* **Extrait choisi**

★ ★ ★

En l’absence d’enquêtes précises, « il est difficile de quantifier précisément le recours aux formations obligatoires », confesse le Cereq dans le Net.Doc n°163, consacré aux « formations obligatoires dans l’entreprise ». Pour autant, il semble bien que leur importance augmente, sous l’effet d’une production réglementaire abondante, mais aussi de conditions de plus en plus souvent posées dans les appels d’offres. Où en était-on en 2014, année sur laquelle portent les données de l’étude, portant sur les entreprises de 10 salariés et plus ?

 

Qu’entend-on par « formations obligatoires » ?

Les formations obligatoires sont essentiellement de deux types :

  • Les formations exigées par le code du Travail (articles L. 4141-1 et suivants) pour assurer le respect par l’employeur de ses obligations en matière d’hygiène et de sécurité (sur le lieu de travail en général, et en fonction des risques spécifiques, chantiers, usine, laboratoire…).
  • Les formations propres à certaines activités ou à l’usage de certains appareils (par exemple les appareils de chantier), imposées par des textes réglementaires spécifiques : permis, habilitations…

Ces formations peuvent-elles être prises en charge par l’Opca ? La réponse n’est pas univoque. Pour donner accès aux financements ou à la subrogation par l’Opca, une formation doit en principe correspondre aux critères qui définissent l’action de formation professionnelle continue, fixés par le code du Travail. Ces critères sont les mêmes que ceux utilisés avant la réforme pour déterminer si une formation était « imputable ». Or, une circulaire DGEFP de 2006 avait explicité les règles permettant de distinguer les formations obligatoires imputables de celles qui ne l’étaient pas. Malgré la réforme, cette circulaire reste un bon guide indicatif pour déterminer si une formation réglementaire peut être prise en charge par l’Opca ou non.

Pour l’être, une formation obligatoire doit donc respecter au moins l’un de ces deux critères d’appréciation :

– permettre « l’acquisition de compétences ou de qualifications applicables dans l’organisation de la sécurité collective », et ne pas être « seulement relative aux connaissances de base, aux mesures de sécurité individuelle » ;

– « permettre l’acquisition de compétences ou de qualifications acquises et validées intuitu personae ».

Les formations réglementaires qui débouchent sur des certifications, ou sont constitués de modules qui s’insèrent dans des parcours de formation, seront donc plus facilement prises en charge. Il en va de même des formations qui s’adressent aux personnels chargés d’assurer le respect des obligations en matière d’hygiène et de sécurité dans l’entreprise.

En revanche, ne sont théoriquement pas finançables par l’Opca « les formations particulières à certains emplois ou postes de travail » qui ne constituent que « de simples vérifications de connaissances ».

★ ★ ★

* **Extrait des données**
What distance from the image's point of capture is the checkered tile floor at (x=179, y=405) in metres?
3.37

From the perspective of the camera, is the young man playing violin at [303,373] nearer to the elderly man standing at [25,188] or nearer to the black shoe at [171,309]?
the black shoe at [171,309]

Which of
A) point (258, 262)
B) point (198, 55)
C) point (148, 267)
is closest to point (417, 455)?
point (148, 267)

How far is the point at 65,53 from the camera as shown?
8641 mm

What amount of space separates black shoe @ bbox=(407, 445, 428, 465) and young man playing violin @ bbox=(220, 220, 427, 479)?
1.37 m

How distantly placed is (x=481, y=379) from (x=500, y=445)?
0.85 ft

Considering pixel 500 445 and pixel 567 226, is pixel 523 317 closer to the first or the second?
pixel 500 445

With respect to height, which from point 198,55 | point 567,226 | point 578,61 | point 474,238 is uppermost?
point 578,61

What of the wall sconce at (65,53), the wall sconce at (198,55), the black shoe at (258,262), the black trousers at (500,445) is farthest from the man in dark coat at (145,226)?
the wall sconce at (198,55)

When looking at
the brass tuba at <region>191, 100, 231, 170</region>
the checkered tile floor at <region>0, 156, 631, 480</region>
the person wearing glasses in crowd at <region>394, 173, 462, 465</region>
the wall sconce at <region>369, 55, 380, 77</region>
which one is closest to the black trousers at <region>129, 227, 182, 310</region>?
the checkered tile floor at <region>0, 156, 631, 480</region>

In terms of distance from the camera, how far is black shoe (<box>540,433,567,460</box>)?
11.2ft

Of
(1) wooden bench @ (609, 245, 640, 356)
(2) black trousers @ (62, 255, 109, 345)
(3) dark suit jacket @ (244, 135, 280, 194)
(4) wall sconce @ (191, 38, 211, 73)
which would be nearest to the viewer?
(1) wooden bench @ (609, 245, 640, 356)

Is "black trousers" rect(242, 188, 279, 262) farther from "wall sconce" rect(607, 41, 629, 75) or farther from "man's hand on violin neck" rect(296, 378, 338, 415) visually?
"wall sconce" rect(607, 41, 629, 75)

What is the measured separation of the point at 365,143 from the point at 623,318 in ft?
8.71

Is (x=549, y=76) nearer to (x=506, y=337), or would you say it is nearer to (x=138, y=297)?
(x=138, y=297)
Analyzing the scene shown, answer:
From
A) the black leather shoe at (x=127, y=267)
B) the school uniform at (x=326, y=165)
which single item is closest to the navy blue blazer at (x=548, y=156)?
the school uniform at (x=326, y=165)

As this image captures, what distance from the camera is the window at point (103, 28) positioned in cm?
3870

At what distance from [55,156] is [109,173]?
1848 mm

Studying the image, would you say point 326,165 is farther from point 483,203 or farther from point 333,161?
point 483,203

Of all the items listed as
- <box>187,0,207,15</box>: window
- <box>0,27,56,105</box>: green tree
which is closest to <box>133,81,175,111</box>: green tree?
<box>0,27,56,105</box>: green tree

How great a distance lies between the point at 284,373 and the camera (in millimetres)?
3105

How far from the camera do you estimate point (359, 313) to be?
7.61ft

★ ★ ★

* **Objectif de l'exercice**
D'après l'extrait sur les formations obligatoires, quel document de 2006 reste un bon guide indicatif pour savoir si une formation réglementaire peut être prise en charge par l'Opca ?

* **Réponse ci-dessous**
Une circulaire DGEFP de 2006.